I am reading text file as below
val readOptions: Map[String, String] = Map("ignoreLeadingWhiteSpace" -> "true",
"ignoreTrailingWhiteSpace" -> "true",
"inferSchema" -> "false",
"header" -> "false",
"delimiter" -> "\t",
"comment" -> "#",
"mode" -> "PERMISSIVE")
....
val input = sqlContext.read.options(readOptions).csv(inputFile.getAbsolutePath)
First, Let's start with what's happening in your application. Apache Spark is reading 1 (not so big) csv
file which is compressed. Thus first spark will spend time decompressing data and scan it before writing it in elasticsearch
.
This will create a Dataset
/DataFrame
with one partition (confirmed by the result of your df.rdd.getNumPartitions
mentioned in the comments).
One straight-forward solution would be to repartition
your data on read and cache it, before writing it to elasticsearch
. Now I'm not sure what your data looks like, so deciding the number of partitions is subject of benchmark from your side.
val input = sqlContext.read.options(readOptions)
.csv(inputFile.getAbsolutePath)
.repartition(100) // 100 is just an example
.cache
I'm not sure how much will be the benefit on your application, because I believe there might be other bottlenecks (network IO, disk type for ES).
PS: I ought converting csv to parquet files before building ETL over them.
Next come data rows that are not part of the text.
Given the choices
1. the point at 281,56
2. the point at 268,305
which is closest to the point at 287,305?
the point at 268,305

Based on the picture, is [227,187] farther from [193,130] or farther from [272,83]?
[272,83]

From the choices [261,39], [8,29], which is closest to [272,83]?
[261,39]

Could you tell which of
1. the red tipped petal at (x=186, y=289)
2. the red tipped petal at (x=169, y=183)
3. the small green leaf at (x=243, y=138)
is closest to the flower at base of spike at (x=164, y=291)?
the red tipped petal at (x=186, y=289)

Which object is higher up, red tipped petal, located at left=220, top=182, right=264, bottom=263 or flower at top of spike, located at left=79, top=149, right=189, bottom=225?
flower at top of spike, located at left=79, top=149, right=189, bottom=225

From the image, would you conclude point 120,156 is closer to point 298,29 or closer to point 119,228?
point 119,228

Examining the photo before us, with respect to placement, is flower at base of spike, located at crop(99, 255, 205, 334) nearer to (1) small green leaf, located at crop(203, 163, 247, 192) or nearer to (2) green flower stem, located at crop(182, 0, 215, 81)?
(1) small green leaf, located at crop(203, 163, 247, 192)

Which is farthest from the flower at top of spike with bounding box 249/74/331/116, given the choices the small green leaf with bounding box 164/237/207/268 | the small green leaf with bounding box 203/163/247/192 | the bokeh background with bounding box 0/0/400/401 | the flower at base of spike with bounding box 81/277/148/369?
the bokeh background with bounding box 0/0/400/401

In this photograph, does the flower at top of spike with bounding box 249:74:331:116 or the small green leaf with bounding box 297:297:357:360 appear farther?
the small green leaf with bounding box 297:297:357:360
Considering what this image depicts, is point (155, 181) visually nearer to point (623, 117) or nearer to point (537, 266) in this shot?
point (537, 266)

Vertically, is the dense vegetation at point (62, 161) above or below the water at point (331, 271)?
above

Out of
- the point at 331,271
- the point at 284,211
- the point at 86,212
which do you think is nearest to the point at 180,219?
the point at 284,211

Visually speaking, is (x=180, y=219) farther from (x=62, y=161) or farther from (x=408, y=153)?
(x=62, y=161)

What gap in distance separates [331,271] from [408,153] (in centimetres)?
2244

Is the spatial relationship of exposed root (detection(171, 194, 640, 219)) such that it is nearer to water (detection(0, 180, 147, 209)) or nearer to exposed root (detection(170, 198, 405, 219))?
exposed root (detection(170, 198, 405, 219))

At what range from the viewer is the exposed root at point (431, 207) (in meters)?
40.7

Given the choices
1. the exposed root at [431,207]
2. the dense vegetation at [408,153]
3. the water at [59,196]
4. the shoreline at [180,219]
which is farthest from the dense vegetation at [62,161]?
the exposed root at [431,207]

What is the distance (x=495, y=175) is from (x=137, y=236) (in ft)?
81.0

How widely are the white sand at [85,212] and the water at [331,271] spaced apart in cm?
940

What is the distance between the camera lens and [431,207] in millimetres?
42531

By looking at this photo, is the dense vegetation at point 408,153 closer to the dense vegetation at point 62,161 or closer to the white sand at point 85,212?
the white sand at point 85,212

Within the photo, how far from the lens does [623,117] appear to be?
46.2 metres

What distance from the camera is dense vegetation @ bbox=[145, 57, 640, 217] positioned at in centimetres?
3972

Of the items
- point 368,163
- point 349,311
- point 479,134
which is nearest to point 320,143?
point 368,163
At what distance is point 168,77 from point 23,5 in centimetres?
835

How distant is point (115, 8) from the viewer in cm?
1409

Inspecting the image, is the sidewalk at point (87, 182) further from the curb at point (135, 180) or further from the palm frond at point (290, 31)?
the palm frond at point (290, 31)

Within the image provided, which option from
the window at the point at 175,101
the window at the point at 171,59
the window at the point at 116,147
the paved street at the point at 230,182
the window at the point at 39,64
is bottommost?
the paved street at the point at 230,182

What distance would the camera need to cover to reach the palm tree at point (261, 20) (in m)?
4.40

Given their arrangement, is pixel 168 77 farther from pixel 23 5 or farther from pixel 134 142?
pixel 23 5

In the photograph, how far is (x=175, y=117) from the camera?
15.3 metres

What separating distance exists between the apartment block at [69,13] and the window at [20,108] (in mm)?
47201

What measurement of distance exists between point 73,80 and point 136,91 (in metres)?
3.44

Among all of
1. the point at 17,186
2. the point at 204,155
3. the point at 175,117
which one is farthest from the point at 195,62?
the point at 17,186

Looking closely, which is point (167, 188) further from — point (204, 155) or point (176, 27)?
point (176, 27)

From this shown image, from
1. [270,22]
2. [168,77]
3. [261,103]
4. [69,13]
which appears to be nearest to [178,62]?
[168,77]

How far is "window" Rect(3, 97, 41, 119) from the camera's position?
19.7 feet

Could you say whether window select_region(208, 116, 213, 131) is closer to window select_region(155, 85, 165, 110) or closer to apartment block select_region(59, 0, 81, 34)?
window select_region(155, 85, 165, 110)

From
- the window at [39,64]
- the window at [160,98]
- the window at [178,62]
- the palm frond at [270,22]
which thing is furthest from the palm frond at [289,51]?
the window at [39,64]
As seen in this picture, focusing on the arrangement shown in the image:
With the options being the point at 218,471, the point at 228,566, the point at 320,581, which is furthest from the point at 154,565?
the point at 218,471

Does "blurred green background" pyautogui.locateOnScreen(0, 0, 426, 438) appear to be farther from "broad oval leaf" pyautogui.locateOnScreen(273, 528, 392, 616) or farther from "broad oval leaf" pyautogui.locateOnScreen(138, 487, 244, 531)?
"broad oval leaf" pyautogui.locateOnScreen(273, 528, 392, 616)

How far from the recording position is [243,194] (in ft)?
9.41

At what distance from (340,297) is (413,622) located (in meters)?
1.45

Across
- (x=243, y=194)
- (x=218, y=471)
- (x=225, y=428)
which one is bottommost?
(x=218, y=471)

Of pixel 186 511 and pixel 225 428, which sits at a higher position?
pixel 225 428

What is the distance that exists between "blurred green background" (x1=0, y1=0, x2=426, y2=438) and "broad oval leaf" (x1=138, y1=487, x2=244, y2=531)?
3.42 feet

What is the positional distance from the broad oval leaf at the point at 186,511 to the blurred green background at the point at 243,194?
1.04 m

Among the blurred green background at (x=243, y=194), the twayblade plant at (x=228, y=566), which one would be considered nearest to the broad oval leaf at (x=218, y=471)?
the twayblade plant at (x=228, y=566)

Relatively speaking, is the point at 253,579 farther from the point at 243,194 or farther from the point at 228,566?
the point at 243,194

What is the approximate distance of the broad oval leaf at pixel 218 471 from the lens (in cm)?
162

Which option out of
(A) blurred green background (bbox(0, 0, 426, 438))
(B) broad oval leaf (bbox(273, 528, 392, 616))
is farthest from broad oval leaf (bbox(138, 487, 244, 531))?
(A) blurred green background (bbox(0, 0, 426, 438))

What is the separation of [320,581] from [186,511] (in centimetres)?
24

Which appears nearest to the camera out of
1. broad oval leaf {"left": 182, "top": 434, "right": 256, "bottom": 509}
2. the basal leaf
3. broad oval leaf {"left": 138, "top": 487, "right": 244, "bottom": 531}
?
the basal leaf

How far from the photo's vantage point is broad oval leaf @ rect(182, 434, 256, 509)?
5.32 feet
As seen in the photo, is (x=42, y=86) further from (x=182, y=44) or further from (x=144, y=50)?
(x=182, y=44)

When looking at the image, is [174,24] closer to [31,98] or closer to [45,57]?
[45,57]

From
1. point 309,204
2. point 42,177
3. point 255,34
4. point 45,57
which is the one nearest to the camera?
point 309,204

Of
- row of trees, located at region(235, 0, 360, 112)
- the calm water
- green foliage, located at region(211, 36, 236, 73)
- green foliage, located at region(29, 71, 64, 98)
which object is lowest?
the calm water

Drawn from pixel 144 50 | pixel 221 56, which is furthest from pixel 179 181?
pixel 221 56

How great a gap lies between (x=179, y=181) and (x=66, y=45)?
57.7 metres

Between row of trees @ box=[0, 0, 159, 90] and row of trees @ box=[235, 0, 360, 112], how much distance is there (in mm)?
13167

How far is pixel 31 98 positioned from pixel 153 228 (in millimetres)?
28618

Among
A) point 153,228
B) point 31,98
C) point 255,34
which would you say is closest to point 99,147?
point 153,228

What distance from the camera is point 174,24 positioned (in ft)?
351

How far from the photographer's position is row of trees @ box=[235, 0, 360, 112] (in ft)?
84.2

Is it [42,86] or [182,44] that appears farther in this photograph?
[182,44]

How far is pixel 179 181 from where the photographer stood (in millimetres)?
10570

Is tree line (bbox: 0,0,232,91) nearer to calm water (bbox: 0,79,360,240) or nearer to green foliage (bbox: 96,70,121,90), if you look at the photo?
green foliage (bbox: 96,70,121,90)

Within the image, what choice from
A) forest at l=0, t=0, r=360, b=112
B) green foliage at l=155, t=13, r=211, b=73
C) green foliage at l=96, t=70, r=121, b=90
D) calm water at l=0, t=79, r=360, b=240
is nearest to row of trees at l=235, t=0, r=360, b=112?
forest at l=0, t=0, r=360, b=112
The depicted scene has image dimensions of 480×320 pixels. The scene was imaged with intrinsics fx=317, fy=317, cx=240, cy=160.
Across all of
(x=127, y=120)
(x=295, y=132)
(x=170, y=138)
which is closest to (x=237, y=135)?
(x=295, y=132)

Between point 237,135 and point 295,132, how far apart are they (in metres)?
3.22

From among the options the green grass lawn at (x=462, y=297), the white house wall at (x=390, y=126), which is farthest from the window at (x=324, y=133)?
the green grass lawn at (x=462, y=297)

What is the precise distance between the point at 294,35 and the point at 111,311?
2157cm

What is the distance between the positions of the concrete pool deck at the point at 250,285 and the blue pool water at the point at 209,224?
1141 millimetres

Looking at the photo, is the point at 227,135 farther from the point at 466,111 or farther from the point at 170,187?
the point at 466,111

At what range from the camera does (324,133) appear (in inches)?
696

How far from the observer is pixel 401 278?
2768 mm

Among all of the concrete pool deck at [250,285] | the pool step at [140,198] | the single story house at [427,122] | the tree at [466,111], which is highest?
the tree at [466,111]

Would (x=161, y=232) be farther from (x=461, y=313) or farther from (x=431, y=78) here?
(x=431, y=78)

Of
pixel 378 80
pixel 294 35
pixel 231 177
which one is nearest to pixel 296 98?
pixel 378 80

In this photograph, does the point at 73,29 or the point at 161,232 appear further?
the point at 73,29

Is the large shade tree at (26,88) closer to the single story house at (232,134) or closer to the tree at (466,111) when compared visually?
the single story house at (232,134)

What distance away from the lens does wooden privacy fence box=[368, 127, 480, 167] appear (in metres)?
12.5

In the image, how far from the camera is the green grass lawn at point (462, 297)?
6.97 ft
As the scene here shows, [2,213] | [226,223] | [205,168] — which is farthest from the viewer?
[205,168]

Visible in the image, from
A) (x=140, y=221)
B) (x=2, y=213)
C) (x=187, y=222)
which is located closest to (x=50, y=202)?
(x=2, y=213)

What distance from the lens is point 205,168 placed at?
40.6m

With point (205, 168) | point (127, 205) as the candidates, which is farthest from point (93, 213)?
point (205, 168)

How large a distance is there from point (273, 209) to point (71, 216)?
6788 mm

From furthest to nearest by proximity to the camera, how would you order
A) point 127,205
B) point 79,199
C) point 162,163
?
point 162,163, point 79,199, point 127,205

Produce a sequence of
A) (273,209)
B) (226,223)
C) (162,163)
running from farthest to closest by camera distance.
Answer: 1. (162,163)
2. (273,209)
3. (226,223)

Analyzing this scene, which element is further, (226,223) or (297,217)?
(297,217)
There is real gain of performance here. (personal opinion and benchmarks)
Another possible optimization would be to tweak the es.batch.size.entries
setting for the elasticsearch-spark connector. The default value is 1000
.
You need to be careful when setting this parameter because you might overload elasticsearch. I strongly advice you take a look at the available configurations here.
I hope this helps !